Sentiment analysis using NLTK SentimentIntensityAnalyzer and AFINN Lexicon

from nltk.sentiment import SentimentIntensityAnalyzer

# Create an instance of the SentimentIntensityAnalyzer
sia = SentimentIntensityAnalyzer()

# Load the AFINN-111.txt file
afinn_file = "/content/AFINN-en-165.txt"  # Replace with the actual path to the AFINN-111.txt file

# Read the AFINN-111.txt file and create a dictionary of word-score pairs
afinn_scores = {}
with open(afinn_file, encoding="utf8") as file:
    for line in file:
        word, score = line.strip().split("\t")
        afinn_scores[word] = int(score)

# Update the analyzer's lexicon with AFINN scores
sia.lexicon.update(afinn_scores)

# Example text
text = "I love using NLTK for natural language processing!"

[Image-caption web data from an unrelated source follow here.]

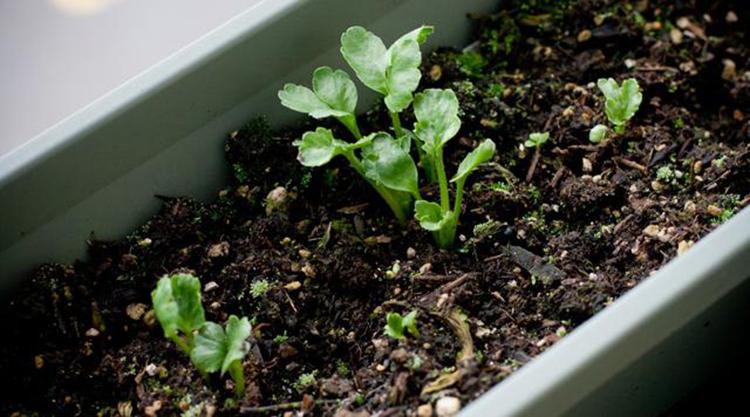 Выращивание ранункулюса на участке и в домашних условиях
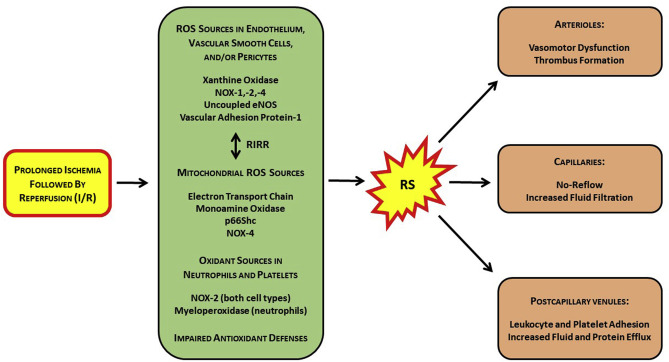Reactive species-induced microvascular dysfunction in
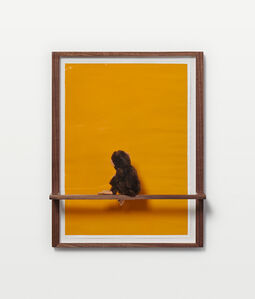 Philip Emde, 'Untitled (Jocko enjoying Yellow)', 2019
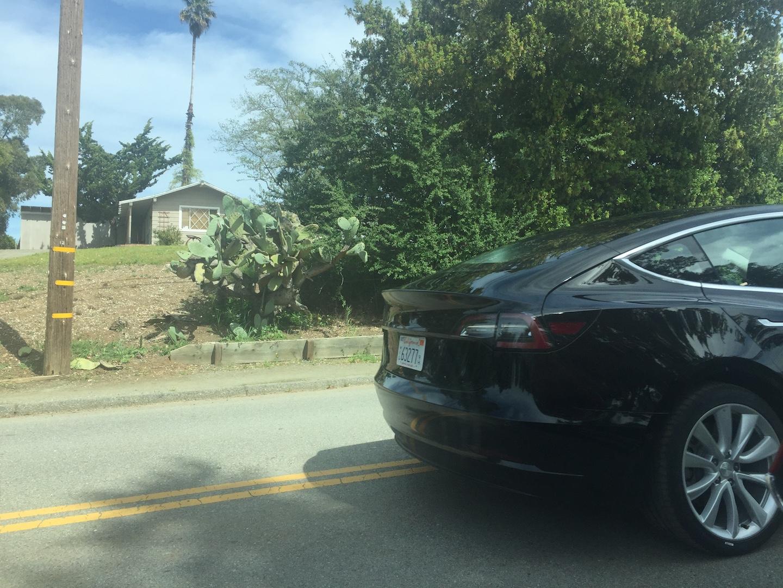 Black-Tesla-Model-3-release-candidate-4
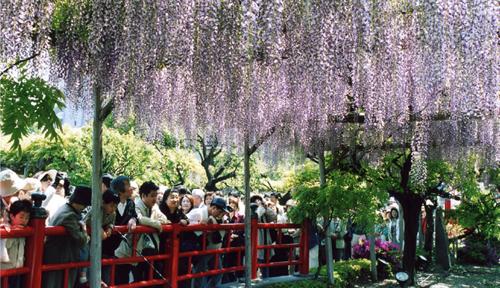 100株以上ある藤の花が一斉に咲き始め、鮮やかな朱色の「太鼓橋」と心字池の水面に映る「逆さ藤」は、訪れる人の目を楽しませる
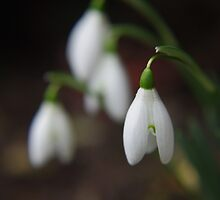 Galanthus by Mark Wilson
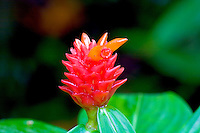 Ginger flower (Costus productus) at Waimea Falls Park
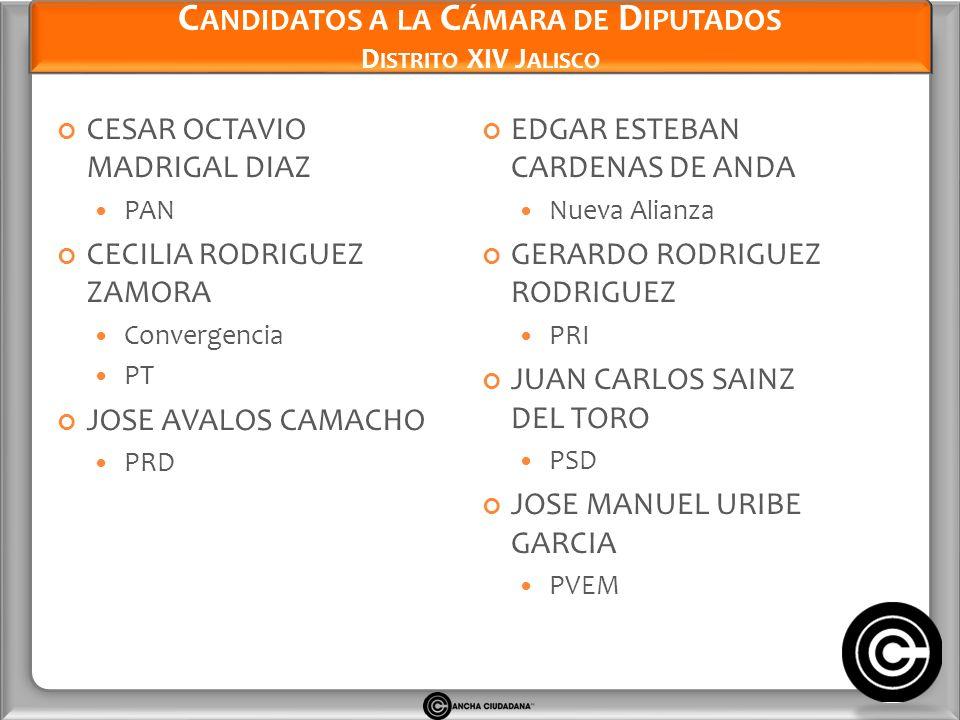 Candidatos a la Cámara de Diputados Distrito XIV Jalisco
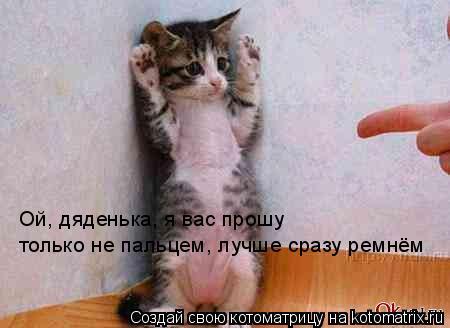 Котоматрица: Ой, дяденька, я вас прошу  только не пальцем, лучше сразу ремнём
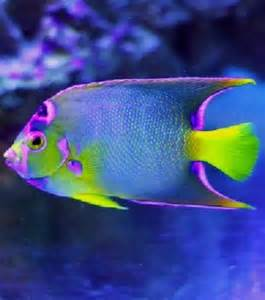 Beautiful Pretty Fish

# Perform sentiment analysis using the AFINN lexicon
sentiment = sia.polarity_scores(text)

# Print the sentiment scores
print(sentiment)

Output:

{'neg': 0.0, 'neu': 0.443, 'pos': 0.557, 'compound': 0.7424}

The sentiment scores provided for the text "I love using NLTK for natural language processing!" using the AFINN sentiment analyzer with NLTK are as follows:

  • Negative sentiment score (neg): 0.0

  • Neutral sentiment score (neu): 0.443

  • Positive sentiment score (pos): 0.557

  • Compound sentiment score (compound): 0.7424 The compound score is a normalized value that combines the positive and negative scores to give an overall sentiment score. In this case, the compound score of 0.7424 indicates a highly positive sentiment for the given text.